Die Affen konnten sogar selbst einfache Sätze gemäß einer Art Proto-Grammatik formen. Unter Primatengruppen, die die Gebärdensprache erlernt hatten, bildeten sich sogar eigene Dialekte heraus, was auf individuellen Sprachgebrauch rückschließen lässt.
Auch die Annahme, der Mensch sei das einzige Tier, das Krieg gegen sich selber führe, konnte sich nicht halten. Tatsächlich konnten bei Primaten verschiedenste Formen der Aggression festgestellt werden, welche anfangs für menschenspezifisch gehalten wurden. So gibt es auch bei ihnen eiskalt kalkulierte Morde sowie organisiertes Morden, das laut Sapolsky gar einem „Prototyp des Genozids“ gleichkommt.

Der feine Unterschied

Wo also liegt der Unterschied, der uns zu dem macht, was wir sind? Hier merkt Sapolsky an, dass zum Beispiel Schachprofis einen Kalorienverbrauch von 6000 bis 7000 Kalorien pro Tag verzeichnen können, also etwa gleich viel wie ein Schwerarbeiter oder Spitzensportler, jedoch allein dadurch, dass sie denken. Die Leistungskraft unseres Gehirns ist also erwartungsgemäß ausschlaggebend.
Sucht man nach Beweisen für die Einzigartigkeit des Menschen, sollte man nicht der Versuchung erliegen, alles in „Der Mensch ist das einzige Tier, das ...“-Sätze zu verpacken. Wir sind weder die einzige Spezies, die Mitgefühl oder Moral zeigt, noch sind wir mit unserer Fähigkeit zur Kommunikation alleine. Jedoch, so resümieren Sapolsky und seine Kollegen, sind wir Menschen einzigartig darin, wie weit wir die­se Fähigkeiten dank unseres Gehirns verfeinern. So konnte Mitgefühl für andere Spezies auch schon unter Primaten beobachtet werden, die etwa verletzte Vögel gesund gepflegt haben. Menschen führen die­se Fähigkeit aber noch weiter. Wir können sogar Mitgefühl für abstrakte Darstellungen, etwa auf einem Gemälde wie Pablo Picassos Guernica, fühlen.

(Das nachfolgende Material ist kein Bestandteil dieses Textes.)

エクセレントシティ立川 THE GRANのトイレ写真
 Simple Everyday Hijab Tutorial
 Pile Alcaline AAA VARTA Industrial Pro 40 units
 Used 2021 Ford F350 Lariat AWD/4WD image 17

In seinem inspirierenden Resümee betont Sapolsky, dass nur der Mensch in der Lage sei, „die Unmöglichkeit von etwas als den Beweis herzunehmen, dass es möglich, ja sogar der ‚moralische Imperativ‘, sein muss.“ Nur wir glauben also an das Unmögliche und streben auch danach. Vielleicht wird sich genau diese Fähigkeit als das nötige evolutionäre Werkzeug herausstellen, das uns die neuen Aufgaben, die eine Welt noch nie gesehener Vernetzung und Komplexität mit sich bringt, meistern lässt.